# A star is born



## Neal (Apr 14, 2011)

Came home for my lunch break to find this in the incubator. It's shell is still folded up, but it should "circle out" in a couple of days.


----------



## onarock (Apr 14, 2011)

Cheeee Whoooo!! . Very nice Neal, thats Awesome!!


----------



## Az tortoise compound (Apr 14, 2011)

Congratulations Neal! Very pretty pic.


----------



## Jacqui (Apr 14, 2011)

Nice! I like the first shot. It looks like she has an animal grazing on each side and then on the right is a woodpecker hitting the corner of the scute.


----------



## John (Apr 14, 2011)

Neal producing another exquisite animal as always. CONGRATS


----------



## dmarcus (Apr 14, 2011)

Congrats on the new hatchling, looks good..


----------



## Tom (Apr 14, 2011)

Nice Neal. Looks great.


----------



## ALDABRAMAN (Apr 14, 2011)

Outstanding, Congrats Sir!


----------



## terryo (Apr 14, 2011)

He's absolutely gorgeous. Jacqui is right....it does look like an animal grazing on each side and on the right is a woodpecker. Really beautiful markings.


----------



## OllieInAZ (Apr 14, 2011)

Beautiful baby!


----------



## Candy (Apr 14, 2011)

As much as I don't want babies, I would love to come home from work to find this.  Just adorable.


----------



## ChiKat (Apr 14, 2011)

Gorgeous!! How exciting 

I see the grazing animals, but where is the woodpecker?


----------



## TortieLuver (Apr 14, 2011)

Wow Neal that's wonderful! That's so exciting no matter how many times you see on hatching and/or look in the incubator and see one has piped through. It's like your first experience every time, as you are just elated. How many in this clutch and have anymore hatched?


----------



## luke (Apr 14, 2011)

exquisite tortoise.


----------



## Neal (Apr 15, 2011)

Jacqui said:


> Nice! I like the first shot. It looks like she has an animal grazing on each side and then on the right is a woodpecker hitting the corner of the scute.

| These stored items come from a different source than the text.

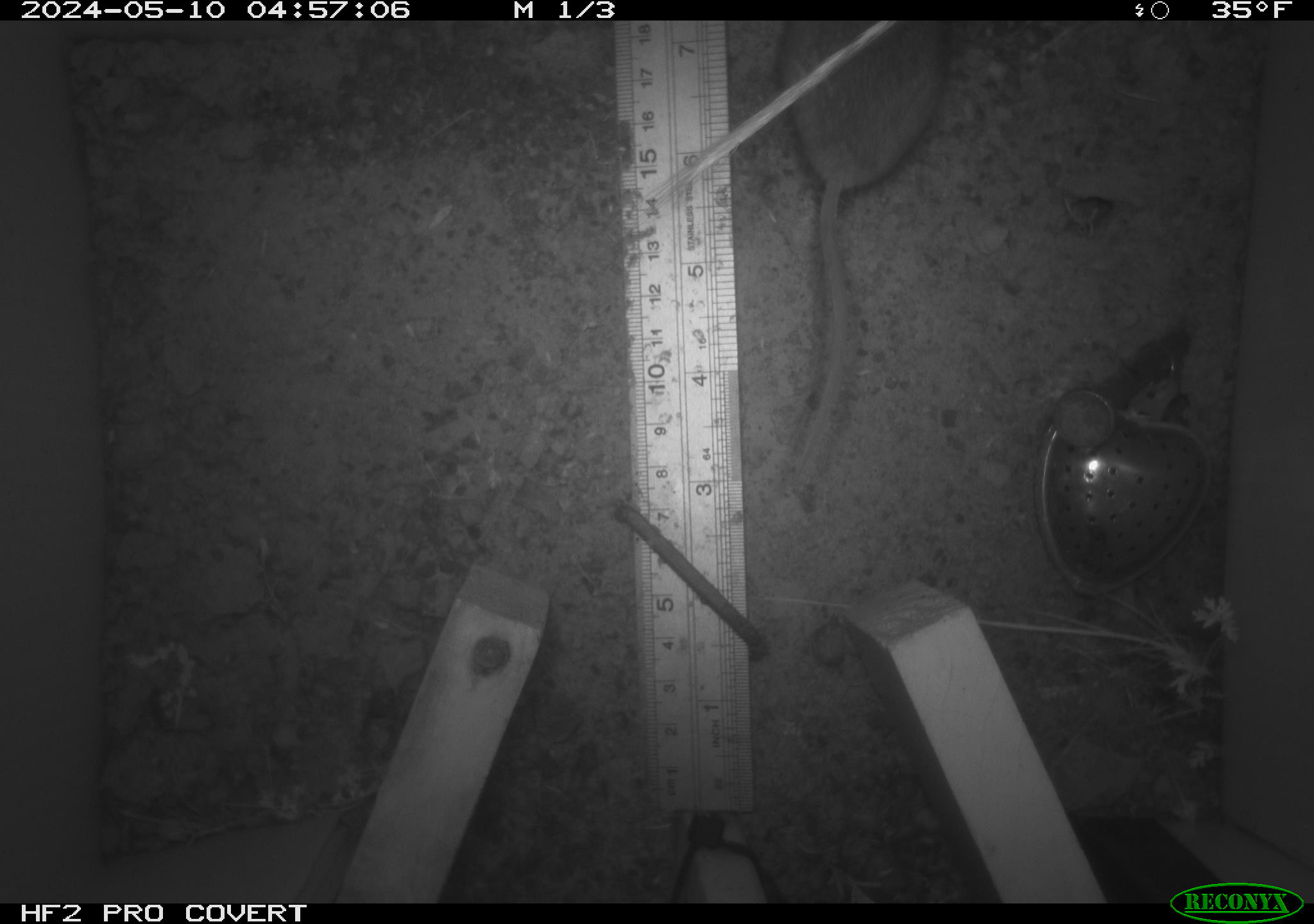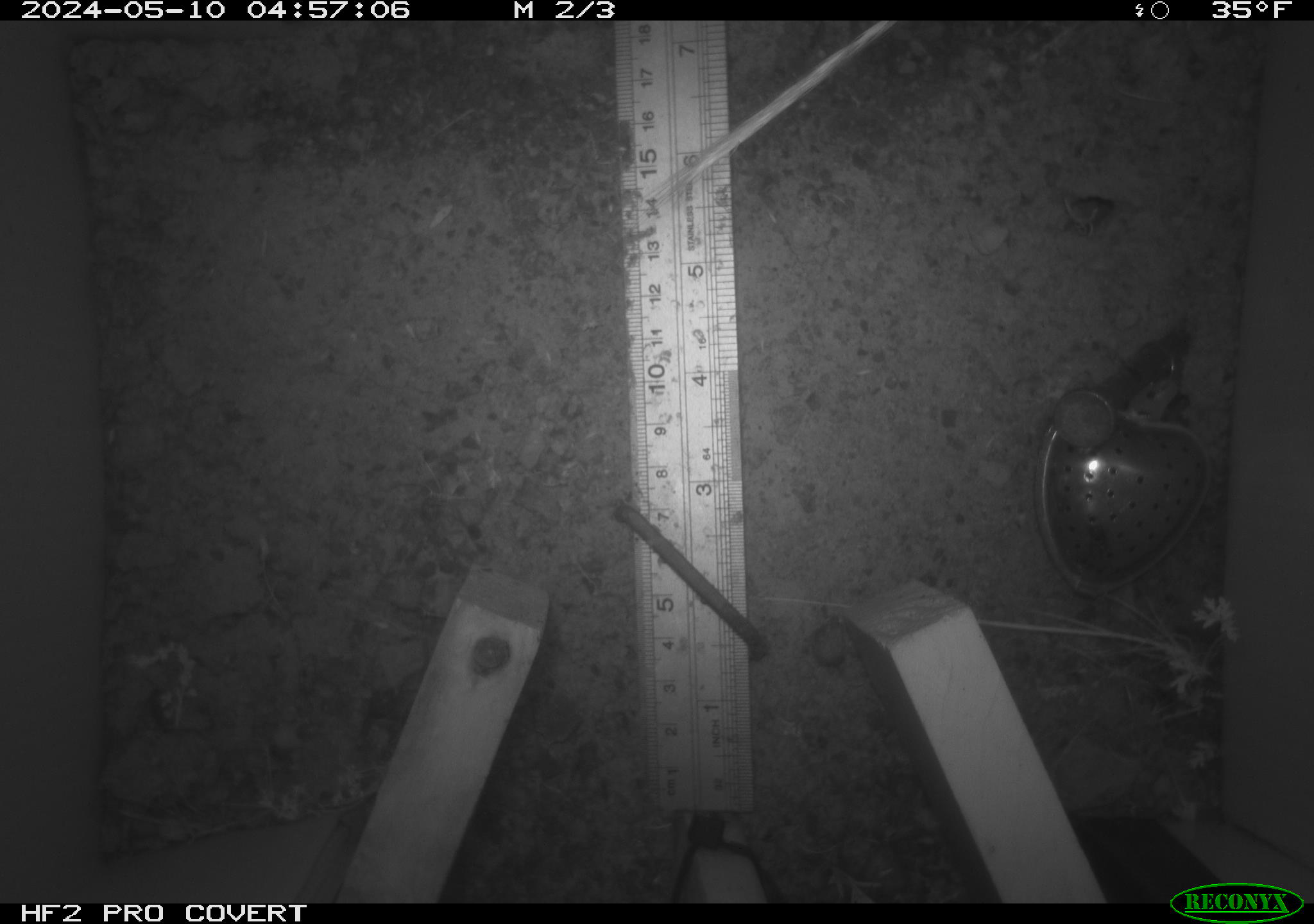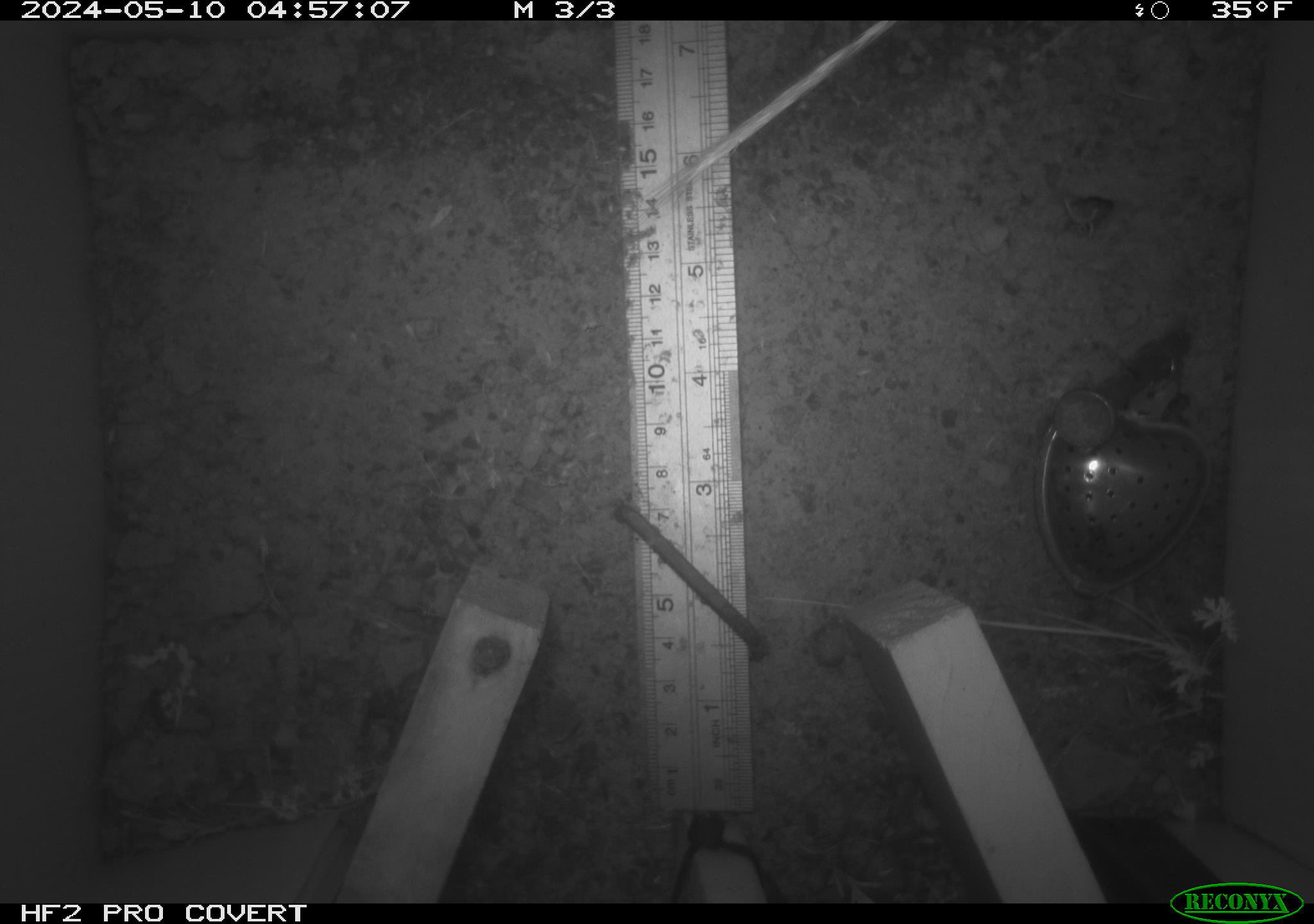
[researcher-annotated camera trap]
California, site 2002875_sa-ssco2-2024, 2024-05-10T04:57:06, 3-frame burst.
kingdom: Animalia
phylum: Chordata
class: Mammalia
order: Rodentia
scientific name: Rodentia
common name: mouse species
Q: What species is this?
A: Mouse species (Rodentia).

Wow, I'm not seeing anything like that.


----------



## TebowHammer (Apr 15, 2011)

Hey Neal...

Hope you don't mind, but I took the liberty of pointing everyone in the right direction so they can see the woodpecker and grazing animals.

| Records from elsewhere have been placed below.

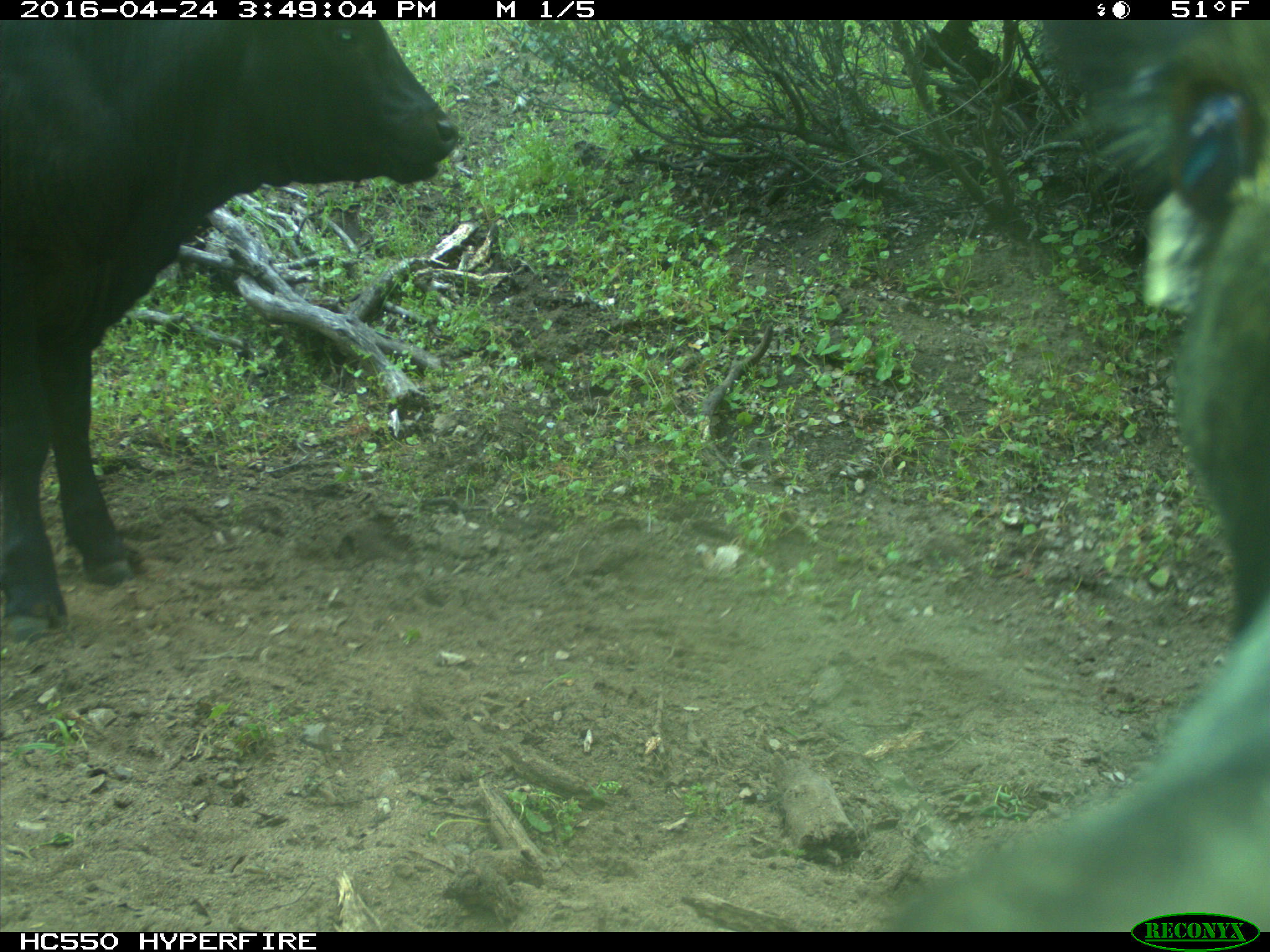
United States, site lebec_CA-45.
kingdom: Animalia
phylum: Chordata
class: Mammalia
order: Artiodactyla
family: Bovidae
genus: Bos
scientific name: Bos taurus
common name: domestic cow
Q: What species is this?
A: Bos taurus (domestic cow).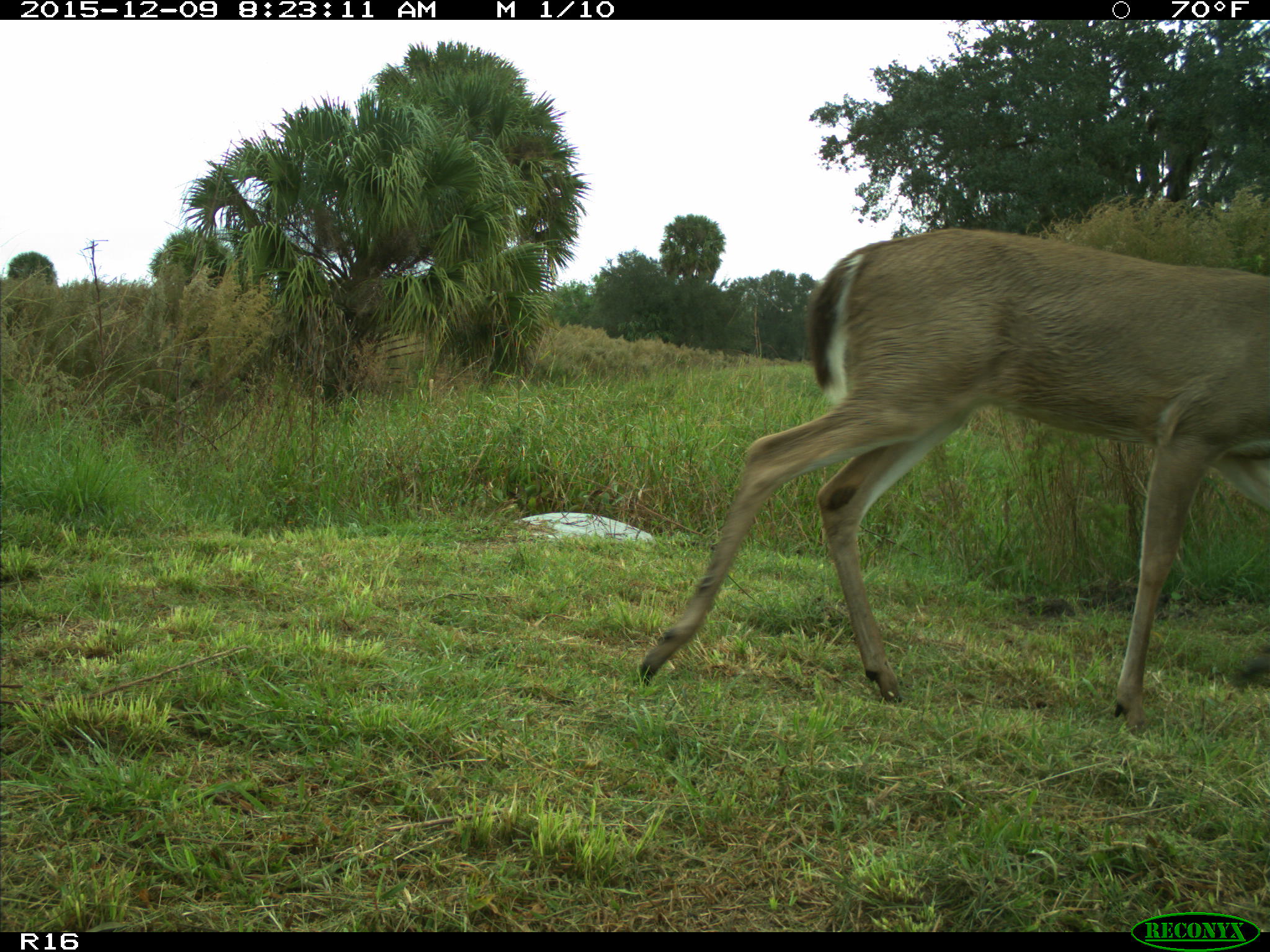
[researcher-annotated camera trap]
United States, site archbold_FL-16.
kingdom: Animalia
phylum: Chordata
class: Mammalia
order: Artiodactyla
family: Cervidae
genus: Odocoileus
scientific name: Odocoileus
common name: deer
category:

By the way...congrats on the new baby. It looks amazing!

Cheers


----------



## Neal (Apr 15, 2011)

I see it now! I see all kinds of stuff on him now.


----------



## Jacqui (Apr 15, 2011)

Neal said:


> I see it now! I see all kinds of stuff on him now.



 Sorry it's just one of those things that I manage to see, without realizing I am even looking for patterns and designs. It's also one way I decide what animal to buy.... along with scute odditities. Glad they got marked so others (like you) could see them too. I need to learn how to do that!





TebowHammer said:


> Hey Neal...
> 
> Hope you don't mind, but I took the liberty of pointing everyone in the right direction so they can see the woodpecker and grazing animals.

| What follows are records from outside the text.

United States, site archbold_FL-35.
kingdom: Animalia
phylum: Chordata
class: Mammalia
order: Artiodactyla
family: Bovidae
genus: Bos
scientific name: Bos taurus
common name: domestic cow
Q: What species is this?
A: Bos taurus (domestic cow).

I am really glad you did that. Thank you! You need to teach me how.


----------



## Isa (Apr 15, 2011)

Wow so beautiful and so perfect!! Congrats


----------



## HLogic (Apr 15, 2011)

Dynamite little twinkler! Are there more to come from the same clutch?


----------



## Neal (Apr 15, 2011)

HLogic said:


> Dynamite little twinkler! Are there more to come from the same clutch?



Fingers crossed.


----------



## TebowHammer (Apr 15, 2011)

No problem, Jacqui. 

I use a program called SnagIt (it costs...but can't remember how much) to do the editing. Extremely simple to use. 

But you can probably do something very similar with a program called Gimp. It's a 100% free photo editing program. It might not be as simple to use as SnagIt, but I'm sure you can figure it out. 

To find both programs just go to Google and type in their names. Should be the first result that comes up for each. 

Cheers!


----------



## CGKeith (Apr 16, 2011)

Awesome Neal!! Congrats.


----------